Content starts

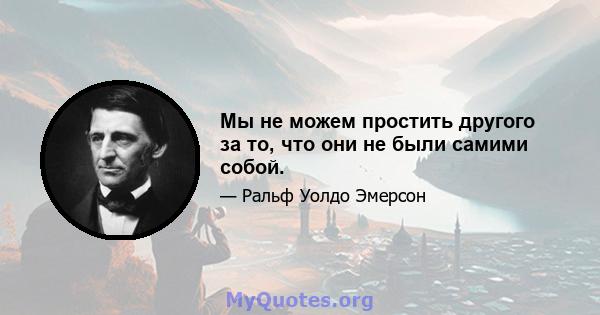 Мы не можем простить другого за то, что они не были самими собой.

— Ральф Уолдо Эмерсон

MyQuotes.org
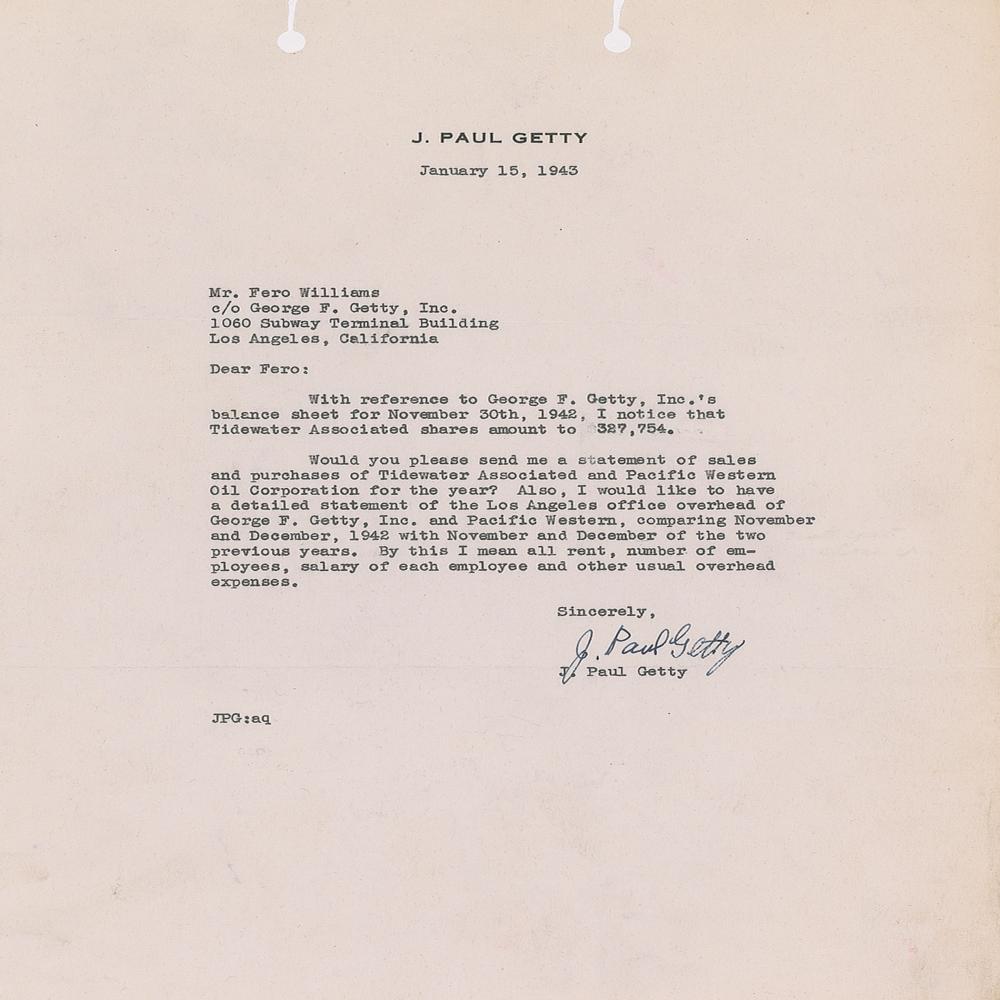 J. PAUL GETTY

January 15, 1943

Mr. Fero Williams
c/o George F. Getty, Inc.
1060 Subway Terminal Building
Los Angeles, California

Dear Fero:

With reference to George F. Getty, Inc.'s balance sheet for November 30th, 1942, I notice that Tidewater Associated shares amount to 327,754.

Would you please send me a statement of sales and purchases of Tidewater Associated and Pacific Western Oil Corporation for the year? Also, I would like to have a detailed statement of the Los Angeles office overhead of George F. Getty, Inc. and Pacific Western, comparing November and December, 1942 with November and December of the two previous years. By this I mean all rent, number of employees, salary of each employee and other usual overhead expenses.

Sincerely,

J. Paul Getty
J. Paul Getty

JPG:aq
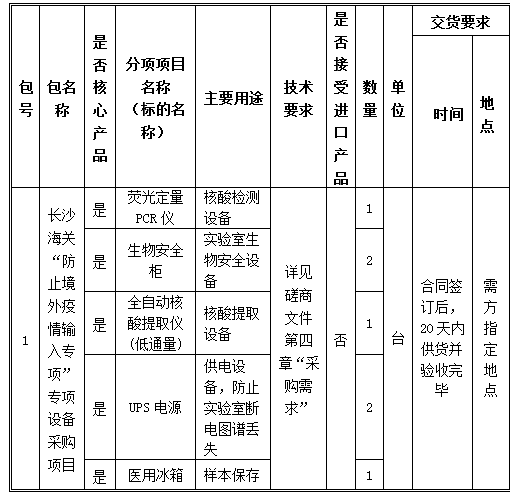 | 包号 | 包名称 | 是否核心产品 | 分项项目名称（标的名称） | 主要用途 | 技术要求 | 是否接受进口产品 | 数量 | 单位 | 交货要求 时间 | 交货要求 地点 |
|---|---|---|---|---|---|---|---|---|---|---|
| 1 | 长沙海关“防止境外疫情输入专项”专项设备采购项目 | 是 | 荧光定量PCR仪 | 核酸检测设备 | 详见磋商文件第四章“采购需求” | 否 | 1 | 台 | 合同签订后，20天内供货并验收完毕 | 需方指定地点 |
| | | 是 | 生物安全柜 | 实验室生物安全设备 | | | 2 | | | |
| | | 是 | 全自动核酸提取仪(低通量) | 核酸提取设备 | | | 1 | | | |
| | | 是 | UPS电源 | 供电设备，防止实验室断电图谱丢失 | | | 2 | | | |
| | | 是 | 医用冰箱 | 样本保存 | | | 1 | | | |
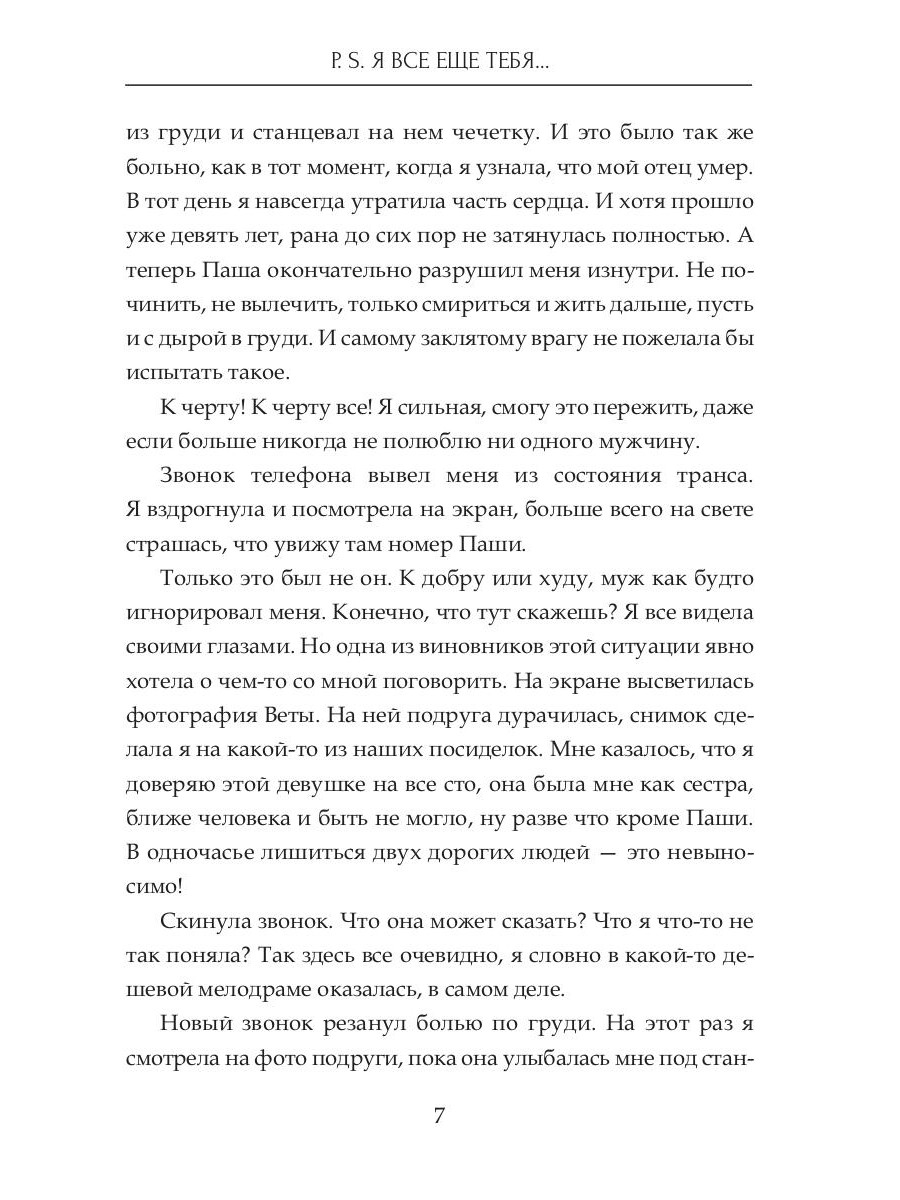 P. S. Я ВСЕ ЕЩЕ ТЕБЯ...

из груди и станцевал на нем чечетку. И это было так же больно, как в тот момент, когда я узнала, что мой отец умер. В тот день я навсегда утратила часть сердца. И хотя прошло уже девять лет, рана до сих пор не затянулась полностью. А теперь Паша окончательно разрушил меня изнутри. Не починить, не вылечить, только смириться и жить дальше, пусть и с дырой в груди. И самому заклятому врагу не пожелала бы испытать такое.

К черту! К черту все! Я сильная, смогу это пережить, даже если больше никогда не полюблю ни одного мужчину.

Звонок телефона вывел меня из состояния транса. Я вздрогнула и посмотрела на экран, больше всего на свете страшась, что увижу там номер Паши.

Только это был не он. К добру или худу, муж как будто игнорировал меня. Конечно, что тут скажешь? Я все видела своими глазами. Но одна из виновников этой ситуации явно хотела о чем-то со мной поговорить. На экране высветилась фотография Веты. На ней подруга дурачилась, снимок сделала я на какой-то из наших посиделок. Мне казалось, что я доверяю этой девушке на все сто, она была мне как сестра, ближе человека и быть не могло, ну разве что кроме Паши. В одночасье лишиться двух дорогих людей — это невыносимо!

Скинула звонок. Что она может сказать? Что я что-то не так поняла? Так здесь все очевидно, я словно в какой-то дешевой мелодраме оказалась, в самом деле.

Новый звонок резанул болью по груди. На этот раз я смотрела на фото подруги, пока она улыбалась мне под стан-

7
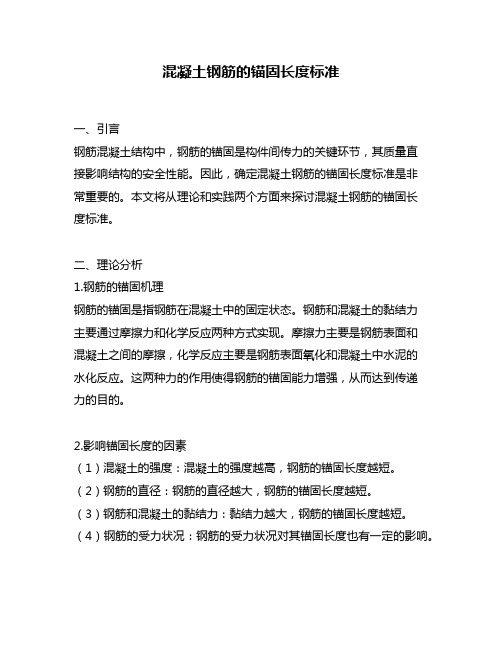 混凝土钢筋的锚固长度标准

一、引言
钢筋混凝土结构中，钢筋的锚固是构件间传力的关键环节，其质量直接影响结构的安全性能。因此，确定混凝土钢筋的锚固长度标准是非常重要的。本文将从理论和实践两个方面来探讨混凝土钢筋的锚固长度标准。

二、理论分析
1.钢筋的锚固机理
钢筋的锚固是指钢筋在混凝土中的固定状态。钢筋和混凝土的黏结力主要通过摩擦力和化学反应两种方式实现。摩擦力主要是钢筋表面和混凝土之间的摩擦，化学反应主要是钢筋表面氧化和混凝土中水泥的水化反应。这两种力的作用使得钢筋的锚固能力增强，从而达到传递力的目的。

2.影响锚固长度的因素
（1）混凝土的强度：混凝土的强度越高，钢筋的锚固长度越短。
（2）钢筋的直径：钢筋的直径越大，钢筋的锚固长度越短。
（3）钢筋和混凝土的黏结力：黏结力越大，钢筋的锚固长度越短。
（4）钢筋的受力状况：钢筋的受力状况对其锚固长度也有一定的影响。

Content ends

## Exercise details:
With the images removed, reproduce all the material above word for word.

## Output of the task:
 Мы не можем простить другого за то, что они не были самими собой.

— Ральф Уолдо Эмерсон

MyQuotes.org
 J. PAUL GETTY

January 15, 1943

Mr. Fero Williams
c/o George F. Getty, Inc.
1060 Subway Terminal Building
Los Angeles, California

Dear Fero:

With reference to George F. Getty, Inc.'s balance sheet for November 30th, 1942, I notice that Tidewater Associated shares amount to 327,754.

Would you please send me a statement of sales and purchases of Tidewater Associated and Pacific Western Oil Corporation for the year? Also, I would like to have a detailed statement of the Los Angeles office overhead of George F. Getty, Inc. and Pacific Western, comparing November and December, 1942 with November and December of the two previous years. By this I mean all rent, number of employees, salary of each employee and other usual overhead expenses.

Sincerely,

J. Paul Getty
J. Paul Getty

JPG:aq
 | 包号 | 包名称 | 是否核心产品 | 分项项目名称（标的名称） | 主要用途 | 技术要求 | 是否接受进口产品 | 数量 | 单位 | 交货要求 时间 | 交货要求 地点 |
|---|---|---|---|---|---|---|---|---|---|---|
| 1 | 长沙海关“防止境外疫情输入专项”专项设备采购项目 | 是 | 荧光定量PCR仪 | 核酸检测设备 | 详见磋商文件第四章“采购需求” | 否 | 1 | 台 | 合同签订后，20天内供货并验收完毕 | 需方指定地点 |
| | | 是 | 生物安全柜 | 实验室生物安全设备 | | | 2 | | | |
| | | 是 | 全自动核酸提取仪(低通量) | 核酸提取设备 | | | 1 | | | |
| | | 是 | UPS电源 | 供电设备，防止实验室断电图谱丢失 | | | 2 | | | |
| | | 是 | 医用冰箱 | 样本保存 | | | 1 | | | |
 P. S. Я ВСЕ ЕЩЕ ТЕБЯ...

из груди и станцевал на нем чечетку. И это было так же больно, как в тот момент, когда я узнала, что мой отец умер. В тот день я навсегда утратила часть сердца. И хотя прошло уже девять лет, рана до сих пор не затянулась полностью. А теперь Паша окончательно разрушил меня изнутри. Не починить, не вылечить, только смириться и жить дальше, пусть и с дырой в груди. И самому заклятому врагу не пожелала бы испытать такое.

К черту! К черту все! Я сильная, смогу это пережить, даже если больше никогда не полюблю ни одного мужчину.

Звонок телефона вывел меня из состояния транса. Я вздрогнула и посмотрела на экран, больше всего на свете страшась, что увижу там номер Паши.

Только это был не он. К добру или худу, муж как будто игнорировал меня. Конечно, что тут скажешь? Я все видела своими глазами. Но одна из виновников этой ситуации явно хотела о чем-то со мной поговорить. На экране высветилась фотография Веты. На ней подруга дурачилась, снимок сделала я на какой-то из наших посиделок. Мне казалось, что я доверяю этой девушке на все сто, она была мне как сестра, ближе человека и быть не могло, ну разве что кроме Паши. В одночасье лишиться двух дорогих людей — это невыносимо!

Скинула звонок. Что она может сказать? Что я что-то не так поняла? Так здесь все очевидно, я словно в какой-то дешевой мелодраме оказалась, в самом деле.

Новый звонок резанул болью по груди. На этот раз я смотрела на фото подруги, пока она улыбалась мне под стан-

7
 混凝土钢筋的锚固长度标准

一、引言
钢筋混凝土结构中，钢筋的锚固是构件间传力的关键环节，其质量直接影响结构的安全性能。因此，确定混凝土钢筋的锚固长度标准是非常重要的。本文将从理论和实践两个方面来探讨混凝土钢筋的锚固长度标准。

二、理论分析
1.钢筋的锚固机理
钢筋的锚固是指钢筋在混凝土中的固定状态。钢筋和混凝土的黏结力主要通过摩擦力和化学反应两种方式实现。摩擦力主要是钢筋表面和混凝土之间的摩擦，化学反应主要是钢筋表面氧化和混凝土中水泥的水化反应。这两种力的作用使得钢筋的锚固能力增强，从而达到传递力的目的。

2.影响锚固长度的因素
（1）混凝土的强度：混凝土的强度越高，钢筋的锚固长度越短。
（2）钢筋的直径：钢筋的直径越大，钢筋的锚固长度越短。
（3）钢筋和混凝土的黏结力：黏结力越大，钢筋的锚固长度越短。
（4）钢筋的受力状况：钢筋的受力状况对其锚固长度也有一定的影响。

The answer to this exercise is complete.